Extracted text:
'''

In the next few minutes, I'm going to show you how you can delight app users, how to keep them coming back for more, and how you can completely do this on autopilot, so that you can relax knowing that app users will be engaged for the months and years ahead. Let's do it.
.@PulsateHQ MOBILE METRICS SERIES [WATCH] My App Retention is Better Than Yours
VIDEO TRANSCRIPTION | MOBILE METRICS SERIES
That's okay. You can just go and spend more money on user acquisition, right? You can get new users. You can burn the cash, but the problem with this is you're not going to enjoy compound month on month growth, keeping new users coming in, and retaining the existing customers that we have. So in today's video, I'm going to show you how you can find your focus. We're going to go over a little Retention 101: How we can take that retention curve that you have and bend it and how you can communicate with customers during the first couple of days of their activity.
If we're moving on, I'm going to assume that you've nailed user acquisition before focusing on retention. Now, when I say that you've nailed acquisition, I don't mean that you're spending a fortune on this right now. What I really mean is you know your channels, you know what your metrics are, and you know which channels deliver the best LTV, or lifetime value, for the lowest possible CAC, or customer acquisition cost. With that in mind and with knowing our channels with confidence, we can progress forward to figure out what we do in terms of retention.

'''

Short problem 1: Summarize the video transcript about app retention in two sentences.

Records provided:
'''

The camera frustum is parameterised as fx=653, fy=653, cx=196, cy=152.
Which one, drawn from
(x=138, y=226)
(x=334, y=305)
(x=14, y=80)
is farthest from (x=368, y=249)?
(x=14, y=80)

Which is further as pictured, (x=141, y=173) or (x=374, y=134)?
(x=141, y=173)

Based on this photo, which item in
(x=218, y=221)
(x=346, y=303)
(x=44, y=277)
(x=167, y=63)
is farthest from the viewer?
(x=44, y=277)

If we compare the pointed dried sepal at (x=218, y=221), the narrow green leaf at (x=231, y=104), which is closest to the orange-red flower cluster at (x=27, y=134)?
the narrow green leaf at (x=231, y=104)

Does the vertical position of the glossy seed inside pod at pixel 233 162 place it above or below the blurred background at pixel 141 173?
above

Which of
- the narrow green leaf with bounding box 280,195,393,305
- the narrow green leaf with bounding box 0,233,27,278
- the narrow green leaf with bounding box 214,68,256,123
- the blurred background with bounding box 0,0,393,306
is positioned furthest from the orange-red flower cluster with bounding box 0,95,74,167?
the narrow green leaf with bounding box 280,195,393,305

'''
'''

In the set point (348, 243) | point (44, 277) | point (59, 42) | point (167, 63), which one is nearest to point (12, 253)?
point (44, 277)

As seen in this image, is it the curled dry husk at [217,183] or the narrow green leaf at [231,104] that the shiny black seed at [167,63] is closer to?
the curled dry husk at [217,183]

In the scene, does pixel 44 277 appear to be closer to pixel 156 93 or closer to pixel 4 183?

'''
'''

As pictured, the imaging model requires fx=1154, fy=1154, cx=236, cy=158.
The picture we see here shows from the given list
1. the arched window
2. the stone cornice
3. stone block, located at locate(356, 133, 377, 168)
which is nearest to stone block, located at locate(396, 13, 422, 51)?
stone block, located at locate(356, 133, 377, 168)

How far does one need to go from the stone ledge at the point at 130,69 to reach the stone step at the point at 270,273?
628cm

'''

Short problem 2: Express the lines of the listing between the lines holding "As pictured, the" and "which is nearest", inclusive, as a Markdown table with the columns Row and Line, skipping any blank lines.

Full output 1: The speaker promises to show how to keep app users engaged and coming back on autopilot, and warns that spending more on user acquisition alone won't bring compound month-on-month growth. The speaker also assumes you have already nailed acquisition before focusing on retention, meaning you know your channels, your metrics, and which channels deliver the best lifetime value for the lowest customer acquisition cost.

Full output 2:
| Row | Line |
|---|---|
| 1 | As pictured, the imaging model requires fx=1154, fy=1154, cx=236, cy=158. |
| 2 | The picture we see here shows from the given list |
| 3 | 1. the arched window |
| 4 | 2. the stone cornice |
| 5 | 3. stone block, located at locate(356, 133, 377, 168) |
| 6 | which is nearest to stone block, located at locate(396, 13, 422, 51)? |